Liputan6.com, Bandung - Pemeriksaan fungsi ginjal bagi anak dinilai penting dilakukan secara rutin. Harapannya, akan turut meningkatkan kewaspadaan ancaman penyakit ginjal pada anak.
Pemeriksaan fungsi ginjal di antaranya dilakukan dengan pemantauan urine secara rutin, di samping pemeriksaan darah. Pemerintah provinsi maupun pemerintah pusat diharapkan memiliki suatu program penapisan urine anak secara rutin dan gratis.
Baca Juga
"Yang kami inginkan di sini, ingin seperti di negara maju. Ada penapisan urine rutin setiap tahun untuk anak-anak dan itu gratis," kata Staf Divisi Nefrologi Kelompok Staf Medis Ilmu Kesehatan Anak Rumah Sakit Hasan Sadikin (RSHS), Jawa Barat (Jabar), dr Ahmedz Widiasta kepada wartawan di Bandung, (1/8/2024).
Advertisement
Program itu dibayangkan semacam program pemberian vitamin A secara gratis yang rutin selenggarakan pemerintah setiap Februari dan Agustus melalui fasilitas kesehatan di daerah-daerah.
"Ada pengukuran tekanan darah dan urine rutin. Misalnya, setiap Maret setiap tahun. Sehingga, kita bisa mengetahui sejak dini kalau ada potensi anak dengan penyakit ginjal kronik," kata Ahmedz.
Dia menambahkan, "kalau diketahuinya cepat, itu jauh lebih baik prognosisnya atau harapannya daripada baru diketahui ketika sudah tahap perlu cuci darah".

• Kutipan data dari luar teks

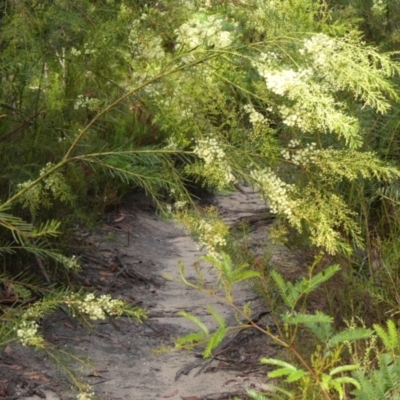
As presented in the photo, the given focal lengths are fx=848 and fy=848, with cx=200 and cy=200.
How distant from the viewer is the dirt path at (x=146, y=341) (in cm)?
417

Terlebih, penyakit ginjal kronik disebut tak bergejala sejak awal, gejala itu muncul ketika terjadi komplikasi.
"Selagi belum ada gejalanya itulah kita harus tangkal," dia menambahkan. "Supaya bisa diobati, sehingga kita menyebutnya sebagai pencegahan sekunder".
Ahmedz menyebut, penyakit ginjal kronik terbagi 5 stadium. Ketika seorang pasien harus cuci darah, kondisi itu salah satu tanda penyakit ginjal stadium 5.
"Pemeriksaan urine rutin kita bisa menangkap di tahap 1. Kita maintenance di situ dengan obat-obatan yang murah ada di BPJS. Insya Allah, tidak naik ke tahap 2," katanya.
Puluhan Anak Cuci Darah di RSHS
Rumah Sakit Hasan Sadikin (RSHS) Bandung dilaporkan menerima puluhan pasien anak yang harus cuci darah setiap bulannya. Meski begitu, pihak rumah sakit menyebut tak ada lonjakan signifikan jumlah pasien anak dengan penyakit ginjal.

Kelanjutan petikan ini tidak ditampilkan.